This isn't just a show of numbers. Various online observers suggest that the current operation represents about half of China's Type 055 fleet and roughly 15 per cent of its Type 052D and 054A ships – a deliberate concentration of capability. The upcoming commissioning of the CNS Fujian – China's third and most advanced carrier, featuring catapults allowing a bigger and more capable air wing – will make the PLAN without question the second most powerful navy on the planet.
What's less visible but equally significant is the all but certain presence of China's new 093B nuclear attack submarines, operating quietly beneath the waves. It is safe to assume that each PLAN group, just like an American or British one, will have a nuclear sub keeping watch below.
Taiwan's Ministry of National Defence has tracked more than 1,350 PLAN vessels operating around the island in 2025 – up 26 per cent year-on-year. During the last week of May alone, over 70 ships were observed across the broader region.

EXCERPTED DATA:
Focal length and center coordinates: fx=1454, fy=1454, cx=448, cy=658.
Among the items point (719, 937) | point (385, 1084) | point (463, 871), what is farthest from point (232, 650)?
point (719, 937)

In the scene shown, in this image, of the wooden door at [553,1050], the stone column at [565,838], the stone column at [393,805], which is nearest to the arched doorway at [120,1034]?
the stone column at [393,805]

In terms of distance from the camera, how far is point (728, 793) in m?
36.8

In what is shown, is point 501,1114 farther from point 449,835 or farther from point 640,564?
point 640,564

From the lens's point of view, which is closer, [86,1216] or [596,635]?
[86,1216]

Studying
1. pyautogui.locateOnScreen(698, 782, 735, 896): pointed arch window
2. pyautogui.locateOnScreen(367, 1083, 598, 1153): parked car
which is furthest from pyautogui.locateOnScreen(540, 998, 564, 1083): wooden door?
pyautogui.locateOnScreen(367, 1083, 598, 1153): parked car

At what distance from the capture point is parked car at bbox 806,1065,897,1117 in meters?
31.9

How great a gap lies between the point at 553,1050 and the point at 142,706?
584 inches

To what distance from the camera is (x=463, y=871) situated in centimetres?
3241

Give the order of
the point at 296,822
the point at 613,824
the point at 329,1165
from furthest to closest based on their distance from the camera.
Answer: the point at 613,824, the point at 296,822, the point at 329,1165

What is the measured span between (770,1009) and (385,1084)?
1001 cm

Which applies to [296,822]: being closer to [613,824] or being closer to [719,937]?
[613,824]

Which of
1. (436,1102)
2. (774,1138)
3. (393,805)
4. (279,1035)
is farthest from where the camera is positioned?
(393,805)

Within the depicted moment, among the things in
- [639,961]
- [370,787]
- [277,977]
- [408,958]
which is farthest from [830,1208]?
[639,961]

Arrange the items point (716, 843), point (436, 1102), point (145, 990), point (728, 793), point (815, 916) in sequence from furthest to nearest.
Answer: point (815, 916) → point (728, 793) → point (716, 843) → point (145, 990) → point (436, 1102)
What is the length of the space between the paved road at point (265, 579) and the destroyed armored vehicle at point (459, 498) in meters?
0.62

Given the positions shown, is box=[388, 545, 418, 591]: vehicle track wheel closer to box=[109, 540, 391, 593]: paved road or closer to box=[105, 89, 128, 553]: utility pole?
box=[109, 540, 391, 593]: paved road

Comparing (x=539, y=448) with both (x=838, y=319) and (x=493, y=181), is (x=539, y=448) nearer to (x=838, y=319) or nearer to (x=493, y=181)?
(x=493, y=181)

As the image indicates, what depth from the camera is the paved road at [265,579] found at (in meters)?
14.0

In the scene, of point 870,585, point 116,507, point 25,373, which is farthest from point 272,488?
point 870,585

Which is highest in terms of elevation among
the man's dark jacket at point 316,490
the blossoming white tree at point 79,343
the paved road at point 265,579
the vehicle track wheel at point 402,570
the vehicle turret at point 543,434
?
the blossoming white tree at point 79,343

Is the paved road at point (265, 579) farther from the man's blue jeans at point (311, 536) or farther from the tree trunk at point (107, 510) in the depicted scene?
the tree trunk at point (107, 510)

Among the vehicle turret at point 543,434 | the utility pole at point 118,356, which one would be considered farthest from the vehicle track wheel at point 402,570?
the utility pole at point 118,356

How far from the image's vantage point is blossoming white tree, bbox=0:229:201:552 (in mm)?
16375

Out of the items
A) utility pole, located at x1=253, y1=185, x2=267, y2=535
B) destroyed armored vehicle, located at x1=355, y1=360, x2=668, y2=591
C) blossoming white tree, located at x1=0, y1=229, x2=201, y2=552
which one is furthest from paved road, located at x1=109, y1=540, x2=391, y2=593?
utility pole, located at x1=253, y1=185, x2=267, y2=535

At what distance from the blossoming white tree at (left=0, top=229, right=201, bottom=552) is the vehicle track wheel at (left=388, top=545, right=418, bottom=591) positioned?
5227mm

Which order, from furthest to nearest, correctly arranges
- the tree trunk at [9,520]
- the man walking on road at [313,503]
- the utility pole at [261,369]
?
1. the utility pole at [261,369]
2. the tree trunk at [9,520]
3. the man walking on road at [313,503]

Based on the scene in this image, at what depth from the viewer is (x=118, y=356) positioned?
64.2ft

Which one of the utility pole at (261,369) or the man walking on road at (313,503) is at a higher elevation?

EXERCISES TO COMPLETE:
a. Translate this sentence from the passage on China's navy into Spanish: "During the last week of May alone, over 70 ships were observed across the broader region."
b. Reproduce the part of the passage on China's navy between "What's less visible" and "keeping watch below.", inclusive.

SOLUTIONS IN ORDER:
a. Solo durante la última semana de mayo, se observaron más de 70 buques en toda la región.

b.
What's less visible but equally significant is the all but certain presence of China's new 093B nuclear attack submarines, operating quietly beneath the waves. It is safe to assume that each PLAN group, just like an American or British one, will have a nuclear sub keeping watch below.